Fiction set in this period is rare and though many publishers have been wary of taking it on, I have noted with growing excitement new novels set in the 7th century recently emerging. Perhaps this is partly sparked by interest in the discovery of the fantastic Staffordshire Hoard! Whatever it is – I welcome it! Living within sight of Whitby Abbey and utterly obsessed by this period myself, I approached this chunky new novel with some trepidation, but quickly realised that I would be picked up and carried along by a master storyteller. HILD does not give us the traditional religious sainted abbess, but I have never been happy with that pious image. Instead, Nichola Griffiths fills the huge gaps in our knowledge of Hild’s early life with soaring imagination and a tale of epic proportion, without ever straying far from what is known of the period. Young Hild takes on the role of seer, which makes perfect sense to me. We follow her as she learns to survive in a violent, devious world by developing a reputation of ‘otherness’ along with physical strength, intelligence and sensitivity – she is personally vulnerable. A powerful sense of magic and destiny is conveyed, without ever needing to step into fantasy. This Hild is a killer when she deems it necessary and a ruthless warrior – an aspect that I felt slightly less comfortable with. I’m impressed by the enormous breadth of research – we discover every aspect of Hild’s world: smells, sounds, mead-hall culture, stinking hovels, weather, food and song. I particularly enjoyed the theme of textile production that threads and weaves its way throughout. Griffiths does not hold back on her usage of Anglo-Saxon words; she expects her reader to make an effort to understand - and I’m sure that the more we are exposed, the more accessible these words will become - they are after all the roots of the language we use everyday. HILD covers the early, unknown period of Hild’s life and I look forward with enormous curiosity to discover what will happen next. How can she possibly get from here to ruling a double monastery? I can’t wait to find out!

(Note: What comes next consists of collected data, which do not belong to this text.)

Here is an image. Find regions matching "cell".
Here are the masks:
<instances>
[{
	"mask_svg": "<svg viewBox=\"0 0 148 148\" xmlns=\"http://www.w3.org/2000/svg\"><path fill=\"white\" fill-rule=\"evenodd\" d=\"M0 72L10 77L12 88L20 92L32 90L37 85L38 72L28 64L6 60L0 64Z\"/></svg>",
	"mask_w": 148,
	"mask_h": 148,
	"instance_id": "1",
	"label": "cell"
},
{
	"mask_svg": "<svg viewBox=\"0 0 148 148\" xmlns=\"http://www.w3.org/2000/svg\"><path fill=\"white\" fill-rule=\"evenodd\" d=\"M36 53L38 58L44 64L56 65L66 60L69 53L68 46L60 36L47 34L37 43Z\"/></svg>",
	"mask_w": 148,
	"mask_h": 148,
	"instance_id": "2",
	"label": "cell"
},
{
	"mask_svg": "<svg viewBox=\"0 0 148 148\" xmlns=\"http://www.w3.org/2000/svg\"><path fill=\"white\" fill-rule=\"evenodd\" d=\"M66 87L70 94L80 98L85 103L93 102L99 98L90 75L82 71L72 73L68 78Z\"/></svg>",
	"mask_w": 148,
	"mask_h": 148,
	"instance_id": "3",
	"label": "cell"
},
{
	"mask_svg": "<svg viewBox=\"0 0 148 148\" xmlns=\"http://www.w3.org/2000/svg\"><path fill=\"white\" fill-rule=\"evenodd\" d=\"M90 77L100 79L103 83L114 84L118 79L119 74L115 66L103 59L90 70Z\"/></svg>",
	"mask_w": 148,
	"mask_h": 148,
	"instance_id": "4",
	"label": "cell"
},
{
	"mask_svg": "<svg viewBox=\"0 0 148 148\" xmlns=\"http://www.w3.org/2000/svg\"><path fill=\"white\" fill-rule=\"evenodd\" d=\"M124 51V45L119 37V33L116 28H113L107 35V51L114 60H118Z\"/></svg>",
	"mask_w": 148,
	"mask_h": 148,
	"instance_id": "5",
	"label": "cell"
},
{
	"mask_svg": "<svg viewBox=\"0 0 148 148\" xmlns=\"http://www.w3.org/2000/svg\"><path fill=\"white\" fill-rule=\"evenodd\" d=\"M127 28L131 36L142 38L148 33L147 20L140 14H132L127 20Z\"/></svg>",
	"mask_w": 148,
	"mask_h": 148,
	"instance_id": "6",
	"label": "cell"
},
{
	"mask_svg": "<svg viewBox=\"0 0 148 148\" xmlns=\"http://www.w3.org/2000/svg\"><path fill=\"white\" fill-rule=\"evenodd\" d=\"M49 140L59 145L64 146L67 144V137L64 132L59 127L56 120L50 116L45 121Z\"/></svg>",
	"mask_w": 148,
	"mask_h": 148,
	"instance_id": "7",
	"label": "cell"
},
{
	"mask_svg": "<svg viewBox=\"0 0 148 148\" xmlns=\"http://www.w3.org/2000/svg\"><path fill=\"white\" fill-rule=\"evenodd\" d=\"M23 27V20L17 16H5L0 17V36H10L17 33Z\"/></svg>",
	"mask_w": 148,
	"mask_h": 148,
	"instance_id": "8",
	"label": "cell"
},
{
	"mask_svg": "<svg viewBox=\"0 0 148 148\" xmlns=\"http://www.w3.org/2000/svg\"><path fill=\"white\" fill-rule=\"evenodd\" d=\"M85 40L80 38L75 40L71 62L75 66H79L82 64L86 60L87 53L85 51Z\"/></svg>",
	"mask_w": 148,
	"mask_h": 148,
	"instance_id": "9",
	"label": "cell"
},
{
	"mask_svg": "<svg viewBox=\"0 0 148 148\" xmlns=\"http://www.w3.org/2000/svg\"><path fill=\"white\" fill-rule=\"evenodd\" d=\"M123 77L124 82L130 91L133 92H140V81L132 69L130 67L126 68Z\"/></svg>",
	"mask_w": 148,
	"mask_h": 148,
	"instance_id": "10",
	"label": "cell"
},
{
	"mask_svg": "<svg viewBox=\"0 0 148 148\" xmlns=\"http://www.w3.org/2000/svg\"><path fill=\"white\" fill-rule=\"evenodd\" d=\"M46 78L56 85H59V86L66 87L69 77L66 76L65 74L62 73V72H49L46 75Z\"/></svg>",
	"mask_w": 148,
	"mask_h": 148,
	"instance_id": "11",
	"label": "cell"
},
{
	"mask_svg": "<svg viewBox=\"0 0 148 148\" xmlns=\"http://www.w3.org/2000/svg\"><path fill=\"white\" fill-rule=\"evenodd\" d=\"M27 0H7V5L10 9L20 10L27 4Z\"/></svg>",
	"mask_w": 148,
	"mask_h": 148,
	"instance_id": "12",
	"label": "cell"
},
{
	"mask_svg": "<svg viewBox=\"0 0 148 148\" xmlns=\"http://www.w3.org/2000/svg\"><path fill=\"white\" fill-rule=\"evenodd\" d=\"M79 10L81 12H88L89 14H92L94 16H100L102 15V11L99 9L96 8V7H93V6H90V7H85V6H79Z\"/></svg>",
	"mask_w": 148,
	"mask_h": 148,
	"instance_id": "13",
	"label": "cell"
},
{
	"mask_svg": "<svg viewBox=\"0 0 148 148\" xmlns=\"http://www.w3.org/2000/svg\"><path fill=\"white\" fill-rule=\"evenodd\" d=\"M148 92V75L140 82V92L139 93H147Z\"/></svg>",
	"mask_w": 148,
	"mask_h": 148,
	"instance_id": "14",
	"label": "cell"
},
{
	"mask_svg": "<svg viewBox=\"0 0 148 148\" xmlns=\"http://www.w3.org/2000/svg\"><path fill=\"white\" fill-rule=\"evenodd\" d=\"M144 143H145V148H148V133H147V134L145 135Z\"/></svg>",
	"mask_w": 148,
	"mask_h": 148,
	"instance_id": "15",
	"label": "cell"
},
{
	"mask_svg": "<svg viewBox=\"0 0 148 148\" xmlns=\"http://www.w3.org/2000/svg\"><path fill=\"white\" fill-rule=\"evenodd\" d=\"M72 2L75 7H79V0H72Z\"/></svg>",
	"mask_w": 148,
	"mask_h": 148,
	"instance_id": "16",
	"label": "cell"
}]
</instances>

The Wake took me a month to read. With its approximation of Old English it is rich and tangled and takes you straight into the turbulent mind of its protagonist and into the old ways of a land swiftly and inexorably changing. Hild has already taken me twice that time and l am only a quarter of the way through. Why is it such a slow read? There is so much detail of daily life in the seventh century, and that tends to swamp the narrative. Hild barely emerges as a fully rounded character. She should be fascinating, but she comes across as annoying. The minor characters are more vividly drawn.
Nicola Griffith has done admirable research, but the story has little pace and intermittent excitement. Yet there is something compelling about her style which keeps drawing me back. Her prose is distinct and unusual with touches of poetry. It is a time l know little about, and l have already learnt so much about society, clothing, customs and language. In the end, though, it is not a patch on The Wake, or, indeed Bernard Cornwall's Saxon Chronicles.